The American Supreme Court in the matter of Nixon v. Fitzgerald 457 U.S 731 (1982) set a precedent that is worthy of emulation by African states when dealing with matters of sitting leaders. They stipulated that a President is entitled to absolute immunity from liability for civil damages based on his official acts. The court emphasized that the president is not immune from criminal charges stemming from his official (or unofficial) acts while in office. If the Lesotho courts are to adopt this method then Prime Minister Thabane can be charged and prosecuted for the murder and attempted murder in question.
Adoption of any other method will defeat the essence of the rule of law as the Prime minister can in and out of his official capacity can commit crimes and get away with it. This approach will leave sitting officials above the law. Therefore, laws of general application will not be applied equally, since others will have the freedom to operate outside the law with no legal recourse available for the committed crimes.

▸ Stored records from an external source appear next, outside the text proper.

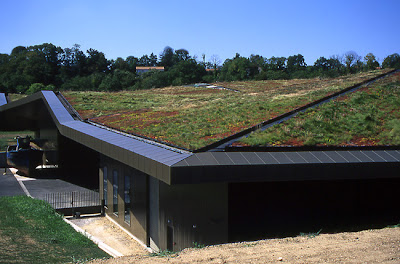 Cool and Creative Green Roofs (21)  1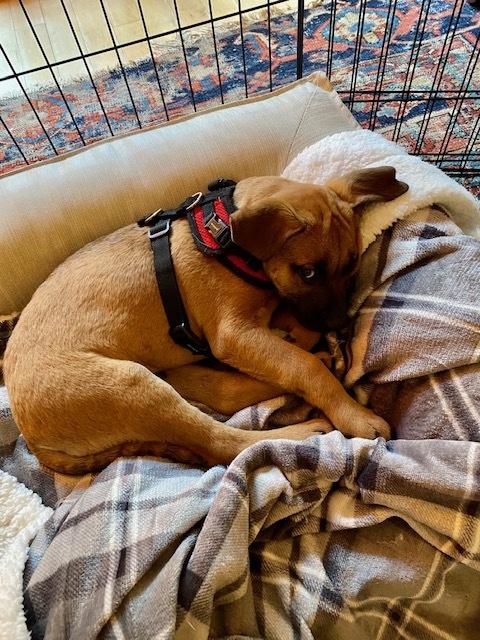 Mo, an adopted Labrador Retriever Mix in Alexandria, VA_image-3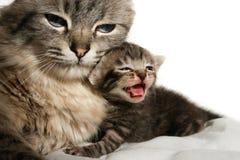 Gato e seu gatinho Fotos de Stock Royalty Free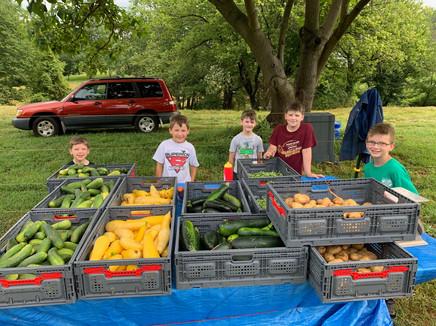 Boy Crew with harvest
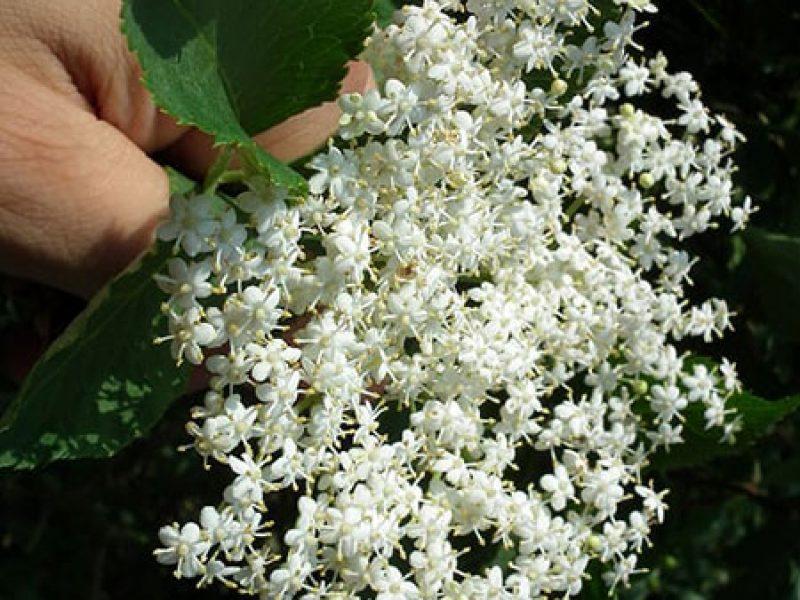 elder-flower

The justice of any criminal matter demands that justice be served, not only to bring some sort of closure to the victims and their family but to put the criminal in question behind bars for the greater good of the community.

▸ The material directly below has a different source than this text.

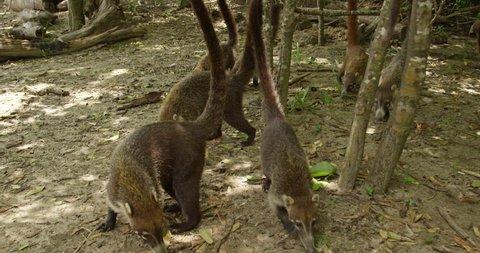 Nasua, coati, wild animals in search of food. Costa rica. RED cinema camera. The coati, genera Nasua and Nasuella, also known as the Coati-Mundi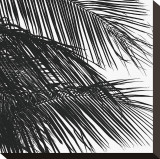 Palms, no. 4 (detail) Stretched Canvas Print by Jamie Kingham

As African states, there is a need to move away from models of law interpreted to ensure the leaders are not accountable for criminal conduct. Genocides occur and leaders who are often commanders in chief of the armed forces are never held accountable. The habit of waiting for the International Criminal Courts (ICC) to indict our leaders has not served the African people well Al Bashir and Kenyatta walked out of these forums.
The crimes committed by leaders should be tried in the countries where they occurred where people adjudicating the matters have first-hand information to atrocities committed. Although the matter in Lesotho is not one of genocide the loss of life is still a capital crime to which justice must be served.
However, this matter will be resolved by the Lesotho High Court in Maseru (sitting as the Constitutional Court). It will ultimately come down to what is embodied in the black and white of the Lesotho Constitution because in states governed by law, it is often a question of not that which is just but what the law is. Legal Positivists will submit that, “ forget justice, what does the law say, because it is not about what is just but what is the law.”